L'organisation du marché de la banane a été caractérisée jusqu'en 1993 par l'addition de marchés nationaux spécifiques. Chaque Etat membre pouvait imposer des mesures discriminatoires à l'entrée des bananes sur son territoire afin d'accorder un accès préférentiel à certaines zones productrices.
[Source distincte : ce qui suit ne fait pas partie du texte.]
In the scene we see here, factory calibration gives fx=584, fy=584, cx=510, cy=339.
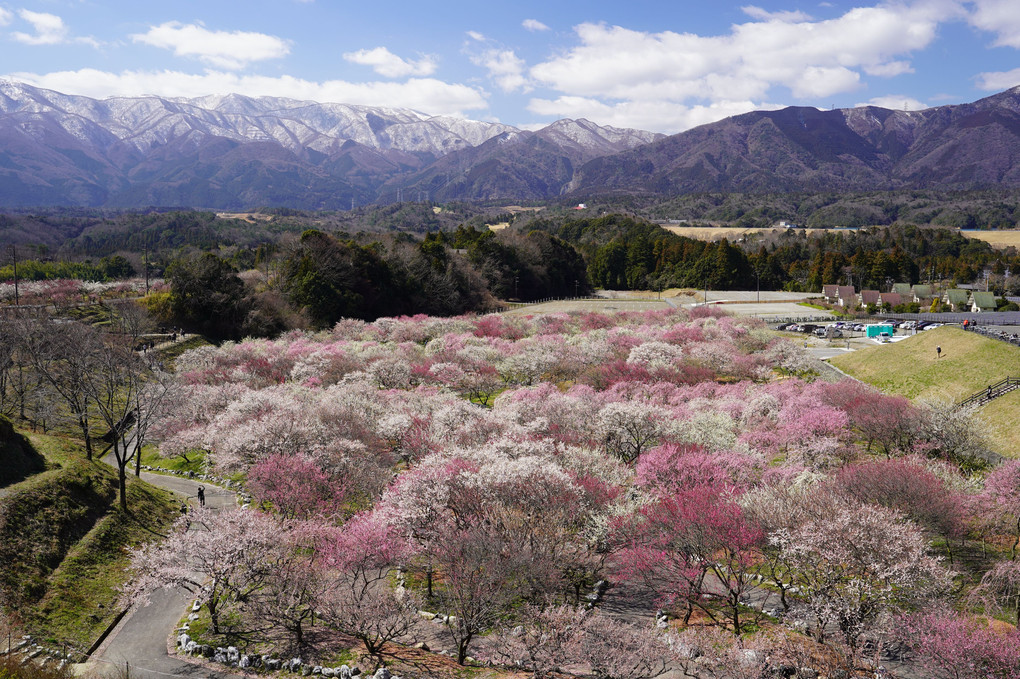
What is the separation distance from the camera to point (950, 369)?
40.0 m

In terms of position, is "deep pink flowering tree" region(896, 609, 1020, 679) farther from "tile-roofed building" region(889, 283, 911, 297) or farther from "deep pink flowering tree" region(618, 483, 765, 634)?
"tile-roofed building" region(889, 283, 911, 297)

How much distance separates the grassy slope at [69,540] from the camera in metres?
17.4

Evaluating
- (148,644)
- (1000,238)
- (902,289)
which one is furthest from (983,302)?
(1000,238)

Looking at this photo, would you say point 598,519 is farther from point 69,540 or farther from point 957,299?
point 957,299

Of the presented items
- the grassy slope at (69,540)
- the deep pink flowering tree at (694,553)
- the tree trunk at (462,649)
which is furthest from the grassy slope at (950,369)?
the grassy slope at (69,540)

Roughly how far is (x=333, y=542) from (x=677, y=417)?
18.1m

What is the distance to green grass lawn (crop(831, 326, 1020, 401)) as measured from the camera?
3722 centimetres

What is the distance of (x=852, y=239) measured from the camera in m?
148

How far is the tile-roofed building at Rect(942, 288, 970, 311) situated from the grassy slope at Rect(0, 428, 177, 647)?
104133 millimetres

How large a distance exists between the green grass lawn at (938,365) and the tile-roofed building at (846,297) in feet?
149

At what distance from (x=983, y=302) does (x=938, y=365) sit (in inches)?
2310

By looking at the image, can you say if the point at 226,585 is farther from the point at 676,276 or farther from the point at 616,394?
the point at 676,276

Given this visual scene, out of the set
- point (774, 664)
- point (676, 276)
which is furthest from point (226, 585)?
point (676, 276)

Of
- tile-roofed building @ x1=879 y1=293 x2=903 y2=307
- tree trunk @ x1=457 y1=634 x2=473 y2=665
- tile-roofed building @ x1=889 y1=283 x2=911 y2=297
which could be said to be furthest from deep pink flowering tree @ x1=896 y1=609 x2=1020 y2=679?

Ainsi, on distingue traditionnellement les pays à « marché fermé » qui donnaient de façon privilégiée des avantages à des pays exportateurs proches, et les pays à « marché ouvert » au sein desquels la situation de l'Allemagne apparaissait spécifique depuis le traité de Rome.

a) Les marchés nationaux protégés

L'Espagne, la France, l'Italie, le Portugal et le Royaume-Uni étaient communément qualifiés de pays à « marché fermé » ou à « accès préférentiel ». Au-delà de quelques similitudes 2 ( * ) chaque marché possédait une réelle spécificité.
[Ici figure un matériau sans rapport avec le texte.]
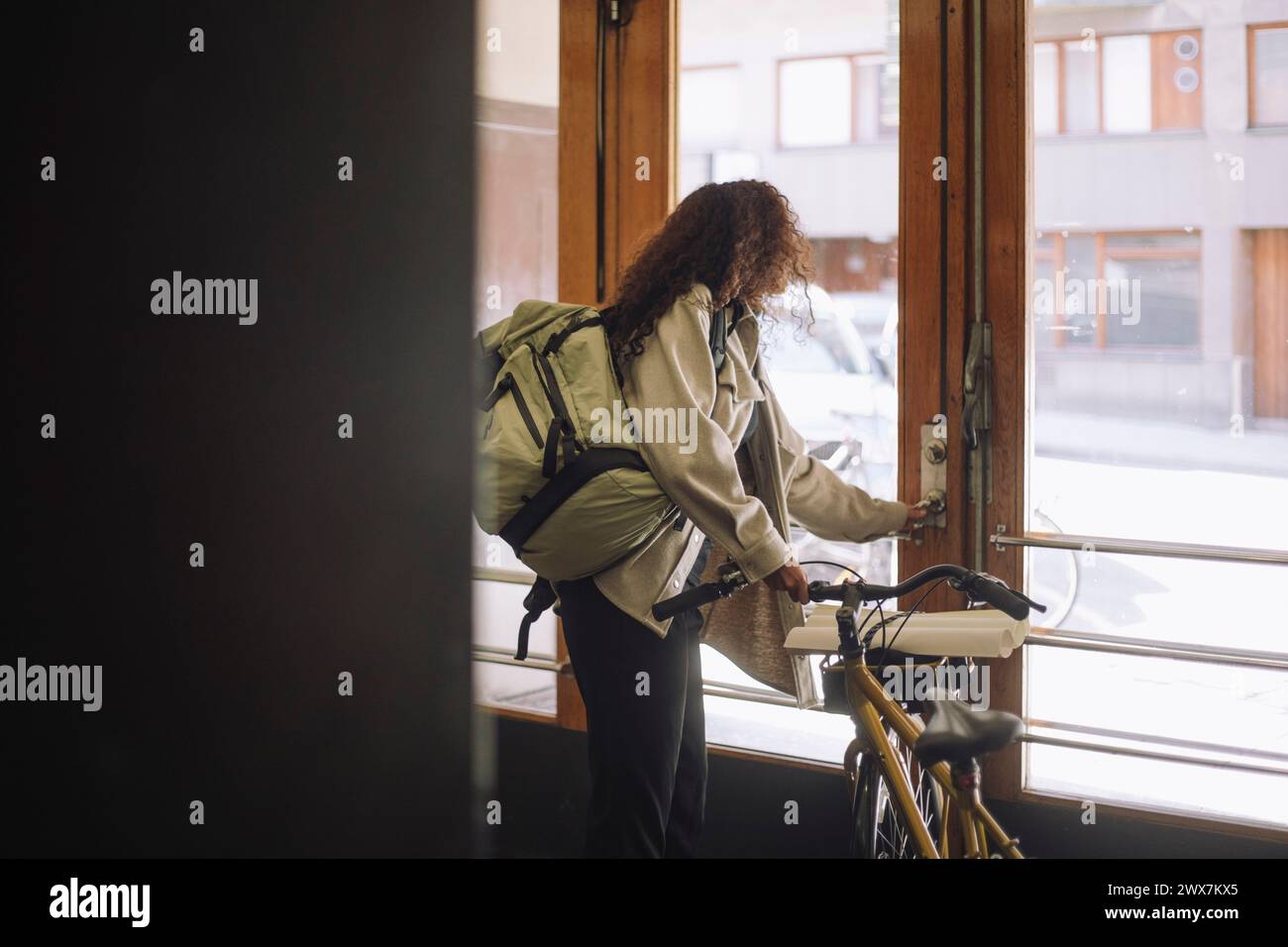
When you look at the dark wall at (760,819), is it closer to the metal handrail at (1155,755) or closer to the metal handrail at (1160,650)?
the metal handrail at (1155,755)

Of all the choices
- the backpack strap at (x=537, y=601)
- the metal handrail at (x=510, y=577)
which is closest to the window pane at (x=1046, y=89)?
the backpack strap at (x=537, y=601)

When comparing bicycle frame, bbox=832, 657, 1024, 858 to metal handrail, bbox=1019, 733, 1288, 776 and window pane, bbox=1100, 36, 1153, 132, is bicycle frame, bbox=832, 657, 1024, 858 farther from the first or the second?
window pane, bbox=1100, 36, 1153, 132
L'Espagne restreignait le marché national des bananes aux seules importations en provenance des Iles Canaries en application d'un loi datant de 1972. Le traité d'adhésion à la Communauté de 1986 prévoyait le maintien de ce tarif préférentiel jusqu'au 31 décembre 1995. Enfin pour les importations exceptionnelles de bananes de pays tiers, un droit de 20 % était appliqué.
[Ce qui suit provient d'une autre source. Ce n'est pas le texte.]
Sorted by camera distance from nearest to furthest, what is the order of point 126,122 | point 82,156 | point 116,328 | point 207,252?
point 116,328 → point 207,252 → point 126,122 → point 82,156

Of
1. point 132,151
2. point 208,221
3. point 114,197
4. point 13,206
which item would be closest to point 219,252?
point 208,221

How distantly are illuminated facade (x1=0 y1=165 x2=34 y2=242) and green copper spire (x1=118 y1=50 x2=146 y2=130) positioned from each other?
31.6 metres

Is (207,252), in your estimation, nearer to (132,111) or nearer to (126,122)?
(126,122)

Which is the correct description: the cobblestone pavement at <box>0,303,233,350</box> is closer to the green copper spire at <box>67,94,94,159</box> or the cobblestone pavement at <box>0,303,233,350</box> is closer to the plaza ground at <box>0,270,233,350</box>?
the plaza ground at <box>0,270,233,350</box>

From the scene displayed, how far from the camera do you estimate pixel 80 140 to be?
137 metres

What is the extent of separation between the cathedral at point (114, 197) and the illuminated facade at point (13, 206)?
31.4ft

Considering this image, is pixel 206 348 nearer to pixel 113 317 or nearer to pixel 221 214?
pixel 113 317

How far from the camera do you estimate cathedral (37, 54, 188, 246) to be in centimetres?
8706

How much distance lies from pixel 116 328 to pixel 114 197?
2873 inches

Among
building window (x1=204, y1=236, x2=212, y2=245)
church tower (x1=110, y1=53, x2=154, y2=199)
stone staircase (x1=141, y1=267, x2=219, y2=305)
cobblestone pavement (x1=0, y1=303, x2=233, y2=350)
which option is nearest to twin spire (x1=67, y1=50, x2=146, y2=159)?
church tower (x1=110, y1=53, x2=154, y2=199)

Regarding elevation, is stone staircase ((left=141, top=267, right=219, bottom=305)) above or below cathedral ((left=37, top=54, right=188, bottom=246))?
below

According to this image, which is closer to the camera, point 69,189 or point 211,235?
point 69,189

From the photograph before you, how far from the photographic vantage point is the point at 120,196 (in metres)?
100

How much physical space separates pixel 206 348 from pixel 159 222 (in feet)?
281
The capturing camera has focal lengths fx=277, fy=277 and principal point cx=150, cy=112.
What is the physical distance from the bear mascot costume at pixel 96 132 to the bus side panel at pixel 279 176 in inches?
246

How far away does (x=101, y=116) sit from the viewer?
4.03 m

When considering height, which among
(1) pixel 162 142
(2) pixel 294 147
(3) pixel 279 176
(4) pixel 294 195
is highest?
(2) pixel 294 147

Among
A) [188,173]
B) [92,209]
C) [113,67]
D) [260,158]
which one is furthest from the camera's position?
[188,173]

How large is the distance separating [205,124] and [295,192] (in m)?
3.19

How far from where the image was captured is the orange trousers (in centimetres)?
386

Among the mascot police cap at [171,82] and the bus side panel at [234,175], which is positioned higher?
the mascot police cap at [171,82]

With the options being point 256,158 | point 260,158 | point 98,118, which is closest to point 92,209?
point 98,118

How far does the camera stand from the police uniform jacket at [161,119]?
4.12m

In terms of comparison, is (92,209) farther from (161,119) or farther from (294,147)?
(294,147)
La France voyait au minimum les deux tiers de ses besoins couverts par les régions qui lui étaient historiquement ou commercialement proches, à savoir les départements d'outre-mer, et certains pays de la zone ACP (Côte d'Ivoire, Cameroun Madagascar) exonérés de tout droit d'importation. Pour le reste, la France accordait des licences à certains pays tiers en les assujettissant au droit de 20 %. En fait, existait depuis 1932 un système de protection du marché national réservant quasi-exclusivement son accès aux bananes de la Martinique, la Guadeloupe, la Côte d'Ivoire, du Cameroun et de Madagascar.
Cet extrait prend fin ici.